Ya bastante molesto, caminé hasta la sala C donde tendría que volver a hacer otra fila para obtener una ficha con número de turno y esperar un buen rato para ser atendido. Me esperaban una noticia buena y una mala, la buena es que sí había lugar en el vuelo, la mala es que no en mi misma tarifa y que tendría que pagar un cargo por cambio y la diferencia de tarifa. Inconforme, solicité hablar con un supervisor que tras escuchar mi historia me explico paso a paso y con lentitud, como quien le trata de explicar a un niño porqué los Reyes Magos no le trajeron los juguetes que había pedido, porqué había perdido el vuelo ¡POR MI CULPA!

Cortante le pregunté si estaba o no dentro de sus atribuciones librarme de ese cargo. Me respondío que no, pero que sentía “obligado” a darme una “explicación”. Le dije que lo único que había logrado era invitarme a volar po Interjet la próxima vez, que una disculpa a nombre de su empresa por los errores cometidos, una explicación sobre porqué él no podía excentarme del cargo e información sobre cómo formular una queja a la dirección de la empresa hubieran sido una mejor idea que tratarme como a un imbécil.
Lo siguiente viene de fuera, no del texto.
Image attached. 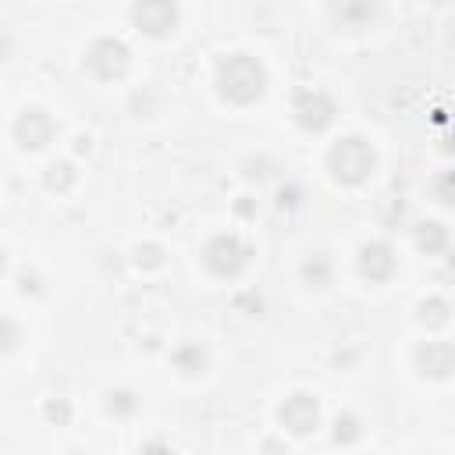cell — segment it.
Wrapping results in <instances>:
<instances>
[{
  "instance_id": "cell-14",
  "label": "cell",
  "mask_w": 455,
  "mask_h": 455,
  "mask_svg": "<svg viewBox=\"0 0 455 455\" xmlns=\"http://www.w3.org/2000/svg\"><path fill=\"white\" fill-rule=\"evenodd\" d=\"M174 363H178V370H185V373H199L203 363H206V355H203V348L185 345L181 352H174Z\"/></svg>"
},
{
  "instance_id": "cell-19",
  "label": "cell",
  "mask_w": 455,
  "mask_h": 455,
  "mask_svg": "<svg viewBox=\"0 0 455 455\" xmlns=\"http://www.w3.org/2000/svg\"><path fill=\"white\" fill-rule=\"evenodd\" d=\"M46 419L68 423V405H64V402H50V405H46Z\"/></svg>"
},
{
  "instance_id": "cell-18",
  "label": "cell",
  "mask_w": 455,
  "mask_h": 455,
  "mask_svg": "<svg viewBox=\"0 0 455 455\" xmlns=\"http://www.w3.org/2000/svg\"><path fill=\"white\" fill-rule=\"evenodd\" d=\"M107 409H110V412H132V395H128V391H117V395H110Z\"/></svg>"
},
{
  "instance_id": "cell-10",
  "label": "cell",
  "mask_w": 455,
  "mask_h": 455,
  "mask_svg": "<svg viewBox=\"0 0 455 455\" xmlns=\"http://www.w3.org/2000/svg\"><path fill=\"white\" fill-rule=\"evenodd\" d=\"M359 270H363L370 281H387L391 270H395V256H391V249H387L384 242H370V245H363V252H359Z\"/></svg>"
},
{
  "instance_id": "cell-5",
  "label": "cell",
  "mask_w": 455,
  "mask_h": 455,
  "mask_svg": "<svg viewBox=\"0 0 455 455\" xmlns=\"http://www.w3.org/2000/svg\"><path fill=\"white\" fill-rule=\"evenodd\" d=\"M132 21L146 36H167L178 21V7H174V0H135Z\"/></svg>"
},
{
  "instance_id": "cell-8",
  "label": "cell",
  "mask_w": 455,
  "mask_h": 455,
  "mask_svg": "<svg viewBox=\"0 0 455 455\" xmlns=\"http://www.w3.org/2000/svg\"><path fill=\"white\" fill-rule=\"evenodd\" d=\"M320 419V409L309 395H291L284 405H281V423L291 430V434H309Z\"/></svg>"
},
{
  "instance_id": "cell-7",
  "label": "cell",
  "mask_w": 455,
  "mask_h": 455,
  "mask_svg": "<svg viewBox=\"0 0 455 455\" xmlns=\"http://www.w3.org/2000/svg\"><path fill=\"white\" fill-rule=\"evenodd\" d=\"M416 366H419L423 377L441 380V377H448V373L455 370V348L444 345V341H427V345H419V352H416Z\"/></svg>"
},
{
  "instance_id": "cell-1",
  "label": "cell",
  "mask_w": 455,
  "mask_h": 455,
  "mask_svg": "<svg viewBox=\"0 0 455 455\" xmlns=\"http://www.w3.org/2000/svg\"><path fill=\"white\" fill-rule=\"evenodd\" d=\"M217 89L231 103H252L267 89V71H263V64L256 57H245V53L228 57L220 64V71H217Z\"/></svg>"
},
{
  "instance_id": "cell-16",
  "label": "cell",
  "mask_w": 455,
  "mask_h": 455,
  "mask_svg": "<svg viewBox=\"0 0 455 455\" xmlns=\"http://www.w3.org/2000/svg\"><path fill=\"white\" fill-rule=\"evenodd\" d=\"M135 259H139V267H160V263H164V256H160L156 245H142V249L135 252Z\"/></svg>"
},
{
  "instance_id": "cell-6",
  "label": "cell",
  "mask_w": 455,
  "mask_h": 455,
  "mask_svg": "<svg viewBox=\"0 0 455 455\" xmlns=\"http://www.w3.org/2000/svg\"><path fill=\"white\" fill-rule=\"evenodd\" d=\"M295 117H299L302 128L320 132V128H327V124L334 121V100H331L327 92H316V89L299 92V100H295Z\"/></svg>"
},
{
  "instance_id": "cell-11",
  "label": "cell",
  "mask_w": 455,
  "mask_h": 455,
  "mask_svg": "<svg viewBox=\"0 0 455 455\" xmlns=\"http://www.w3.org/2000/svg\"><path fill=\"white\" fill-rule=\"evenodd\" d=\"M416 242H419L423 252H441L444 242H448V231H444L441 224H423L419 235H416Z\"/></svg>"
},
{
  "instance_id": "cell-2",
  "label": "cell",
  "mask_w": 455,
  "mask_h": 455,
  "mask_svg": "<svg viewBox=\"0 0 455 455\" xmlns=\"http://www.w3.org/2000/svg\"><path fill=\"white\" fill-rule=\"evenodd\" d=\"M327 167H331V174H334L341 185H359V181H366L370 171H373V149H370V142H363V139H355V135L338 139V142L331 146V153H327Z\"/></svg>"
},
{
  "instance_id": "cell-3",
  "label": "cell",
  "mask_w": 455,
  "mask_h": 455,
  "mask_svg": "<svg viewBox=\"0 0 455 455\" xmlns=\"http://www.w3.org/2000/svg\"><path fill=\"white\" fill-rule=\"evenodd\" d=\"M85 68L103 78V82H114L128 71V46L121 39H96L89 50H85Z\"/></svg>"
},
{
  "instance_id": "cell-17",
  "label": "cell",
  "mask_w": 455,
  "mask_h": 455,
  "mask_svg": "<svg viewBox=\"0 0 455 455\" xmlns=\"http://www.w3.org/2000/svg\"><path fill=\"white\" fill-rule=\"evenodd\" d=\"M437 196H441L444 203H455V171H448V174L437 178Z\"/></svg>"
},
{
  "instance_id": "cell-4",
  "label": "cell",
  "mask_w": 455,
  "mask_h": 455,
  "mask_svg": "<svg viewBox=\"0 0 455 455\" xmlns=\"http://www.w3.org/2000/svg\"><path fill=\"white\" fill-rule=\"evenodd\" d=\"M203 259H206V267H210L217 277H235V274L245 267V249H242V242H238L235 235H217V238L206 245Z\"/></svg>"
},
{
  "instance_id": "cell-13",
  "label": "cell",
  "mask_w": 455,
  "mask_h": 455,
  "mask_svg": "<svg viewBox=\"0 0 455 455\" xmlns=\"http://www.w3.org/2000/svg\"><path fill=\"white\" fill-rule=\"evenodd\" d=\"M71 181H75V171H71V164L57 160V164H50V167H46V188H57V192H64V188H71Z\"/></svg>"
},
{
  "instance_id": "cell-15",
  "label": "cell",
  "mask_w": 455,
  "mask_h": 455,
  "mask_svg": "<svg viewBox=\"0 0 455 455\" xmlns=\"http://www.w3.org/2000/svg\"><path fill=\"white\" fill-rule=\"evenodd\" d=\"M355 437H359L355 416H341V419L334 423V441H338V444H348V441H355Z\"/></svg>"
},
{
  "instance_id": "cell-9",
  "label": "cell",
  "mask_w": 455,
  "mask_h": 455,
  "mask_svg": "<svg viewBox=\"0 0 455 455\" xmlns=\"http://www.w3.org/2000/svg\"><path fill=\"white\" fill-rule=\"evenodd\" d=\"M14 135H18V142H21L25 149H39V146L50 142L53 121H50L43 110H25V114L14 121Z\"/></svg>"
},
{
  "instance_id": "cell-12",
  "label": "cell",
  "mask_w": 455,
  "mask_h": 455,
  "mask_svg": "<svg viewBox=\"0 0 455 455\" xmlns=\"http://www.w3.org/2000/svg\"><path fill=\"white\" fill-rule=\"evenodd\" d=\"M419 320H423L427 327H444V323H448V302H444V299H427V302L419 306Z\"/></svg>"
}]
</instances>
El tipo se quedó congelado y sin saber que decir, supongo que le sorprendió demasiado que no le hubiera mentado la madre.
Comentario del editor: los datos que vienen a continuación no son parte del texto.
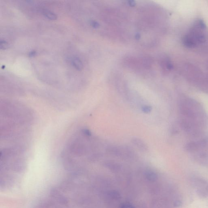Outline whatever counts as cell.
<instances>
[{"instance_id": "obj_1", "label": "cell", "mask_w": 208, "mask_h": 208, "mask_svg": "<svg viewBox=\"0 0 208 208\" xmlns=\"http://www.w3.org/2000/svg\"><path fill=\"white\" fill-rule=\"evenodd\" d=\"M24 150L16 147L1 149V185L5 189L14 185L25 166Z\"/></svg>"}, {"instance_id": "obj_2", "label": "cell", "mask_w": 208, "mask_h": 208, "mask_svg": "<svg viewBox=\"0 0 208 208\" xmlns=\"http://www.w3.org/2000/svg\"><path fill=\"white\" fill-rule=\"evenodd\" d=\"M205 24L202 21L195 22L189 32L182 38V42L186 47L192 48L205 41V36L203 30L205 29Z\"/></svg>"}, {"instance_id": "obj_3", "label": "cell", "mask_w": 208, "mask_h": 208, "mask_svg": "<svg viewBox=\"0 0 208 208\" xmlns=\"http://www.w3.org/2000/svg\"><path fill=\"white\" fill-rule=\"evenodd\" d=\"M192 182L199 196L202 197H205L208 196L207 182L201 179L194 178L192 179Z\"/></svg>"}, {"instance_id": "obj_4", "label": "cell", "mask_w": 208, "mask_h": 208, "mask_svg": "<svg viewBox=\"0 0 208 208\" xmlns=\"http://www.w3.org/2000/svg\"><path fill=\"white\" fill-rule=\"evenodd\" d=\"M132 143L142 151L146 152L148 149L147 145L145 143L139 138H133L132 139Z\"/></svg>"}, {"instance_id": "obj_5", "label": "cell", "mask_w": 208, "mask_h": 208, "mask_svg": "<svg viewBox=\"0 0 208 208\" xmlns=\"http://www.w3.org/2000/svg\"><path fill=\"white\" fill-rule=\"evenodd\" d=\"M145 177L148 181L154 182L157 179V175L156 173L152 171H147L145 173Z\"/></svg>"}, {"instance_id": "obj_6", "label": "cell", "mask_w": 208, "mask_h": 208, "mask_svg": "<svg viewBox=\"0 0 208 208\" xmlns=\"http://www.w3.org/2000/svg\"><path fill=\"white\" fill-rule=\"evenodd\" d=\"M72 63L73 66L75 67L76 69L80 70L82 69V62L79 60L78 58H74L72 60Z\"/></svg>"}, {"instance_id": "obj_7", "label": "cell", "mask_w": 208, "mask_h": 208, "mask_svg": "<svg viewBox=\"0 0 208 208\" xmlns=\"http://www.w3.org/2000/svg\"><path fill=\"white\" fill-rule=\"evenodd\" d=\"M109 195H110V197L113 199L116 200H118L121 198V196L120 194L118 191H112L109 192Z\"/></svg>"}, {"instance_id": "obj_8", "label": "cell", "mask_w": 208, "mask_h": 208, "mask_svg": "<svg viewBox=\"0 0 208 208\" xmlns=\"http://www.w3.org/2000/svg\"><path fill=\"white\" fill-rule=\"evenodd\" d=\"M106 167L110 168L111 170L116 171L120 169V166L117 164L112 163H107L106 165Z\"/></svg>"}, {"instance_id": "obj_9", "label": "cell", "mask_w": 208, "mask_h": 208, "mask_svg": "<svg viewBox=\"0 0 208 208\" xmlns=\"http://www.w3.org/2000/svg\"><path fill=\"white\" fill-rule=\"evenodd\" d=\"M44 14L48 19L54 20L56 19V16L54 14L48 11H45Z\"/></svg>"}, {"instance_id": "obj_10", "label": "cell", "mask_w": 208, "mask_h": 208, "mask_svg": "<svg viewBox=\"0 0 208 208\" xmlns=\"http://www.w3.org/2000/svg\"><path fill=\"white\" fill-rule=\"evenodd\" d=\"M120 207L121 208H133L135 207V206H133L132 204L128 203H122V204H120Z\"/></svg>"}, {"instance_id": "obj_11", "label": "cell", "mask_w": 208, "mask_h": 208, "mask_svg": "<svg viewBox=\"0 0 208 208\" xmlns=\"http://www.w3.org/2000/svg\"><path fill=\"white\" fill-rule=\"evenodd\" d=\"M143 110L144 112L145 113H148L150 112L151 110L150 108H149L148 107H145L144 108Z\"/></svg>"}, {"instance_id": "obj_12", "label": "cell", "mask_w": 208, "mask_h": 208, "mask_svg": "<svg viewBox=\"0 0 208 208\" xmlns=\"http://www.w3.org/2000/svg\"><path fill=\"white\" fill-rule=\"evenodd\" d=\"M129 4L131 6H134L135 5V3L134 0H129Z\"/></svg>"}]
</instances>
Tras esta experiencia no me queda claro si Mexicana es tan buena línea aérea como yo creía o si solo había vivido una racha de 20 años de buena suerte. Ahora no puedo más que rescatar el tiempo perdido escribiendo este post y sonreír al ver la funda de mi boleto de avión en el que aparece bajo del logo de mexicana la leyenda “siente la experiencia” y decirme a mi mismo, la sentiste Ramón, la sentiste.